Goodbye To All That Dir. Angus MacLachlan

[IFC Films; 2014]

Styles: comedy, drama
Others: Metropolis, Kubrick, The Social Network

Cinema, as a relatively modern invention, has often been the medium of choice when it comes to dramatizing the pitfalls and possibilities of technology. And now, for our cutting edge, we have Angus MacLachan’s film Goodbye To All That, a comedy about a hot guy who fucks a lot of hot women. It’ll probably be forgotten a year from now — even a week from now. Yet it’s as much about the perils of modernity as Metropolis or any Kubrick, and as timely as they were.

Goodbye to All That doesn’t have a lot going for it, but what it does capture is the sheer everydayness of social media, in a way that few other films of this era have even bothered to attempt. Think of David Fincher’s Social Network, or the tech-tribalism of his Girl With The Dragon Tattoo. Think of any number of low grade, high grossing horror films about teens with webcams or livestreams — even think of the fact that Miley Cyrus made a film called LOL well before she was an ironic icon of the Tumblr generation. These are all about the otherness of iTech, about the extra layer it adds to the realities the protagonists live in, whereas Goodbye To All That tries something more interesting. It shows how technology is just a thing that’s there for us to use when we’re pissed off or drunk or horny, a thing that’s seeped into the vacant spaces of our daily lives. The narrative is governed not by the usual Hollywood bromides of fate or destiny, but by the grinding mechanics of technology that we live with and take for granted.

The details are mundane, acutely so. Paul Schneider’s unwilling divorcee Otto accepts a Facebook friends request from an old flame and immediately stalks all of her photos. He then flies into a rage when he discovers his ex-wife has changed her relationship status to “single” well before he even considered it. It’s well-observed, almost better than any of the actual interpersonal drama and comedy, and could only be that way in 2014, when we’ve been around Facebook long enough for it to induce those behaviors in us. Most strikingly matter-of-fact is that it’s OKCupid, not a meet cute in Central Park or wherever, that generates Wall’s romantic (read: sexual) liaisons. And Schneider’s character knows the drill. He gets some amazing sex out of it, and a lot of weird shit too, but it’s not a huge deal for him. Social media is vital to the plot, and yet within it, it’s nothing special. It’s just there. Which is pretty much where we are as a society.

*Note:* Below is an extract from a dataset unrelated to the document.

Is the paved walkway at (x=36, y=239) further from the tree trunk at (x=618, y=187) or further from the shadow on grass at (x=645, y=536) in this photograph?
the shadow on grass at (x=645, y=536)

Aside from that, this is a nicely understated comedy, one of those films where each scene seems trifling, and each character seems elusive, and then you reach the end with its vague sense of melancholy and nothing much has been resolved. The economy of storytelling means some of the characters are nothing more than catchphrases (Debbie Spengler!!! indeed), while others are saved thanks only to some choice acting, like Heather Lawless’s breathtakingly sincere portrayal of Otto’s older flame. If it’s a little bit deficient in a narrative sense, and not exactly kicking over any sacred indie cows directorially, it still manages to strike a note of truth in observing a world that’s slowly transitioning away from IRL towards a profile picture and a pithy one-line biog. So while Otto Wall and his army of willing exes may not be real, they’re avatars for millions other semi-real digital losers and loners. The film nails it because what goes on inside the big screen feels as real and as fake as what goes on in front of all our little ones.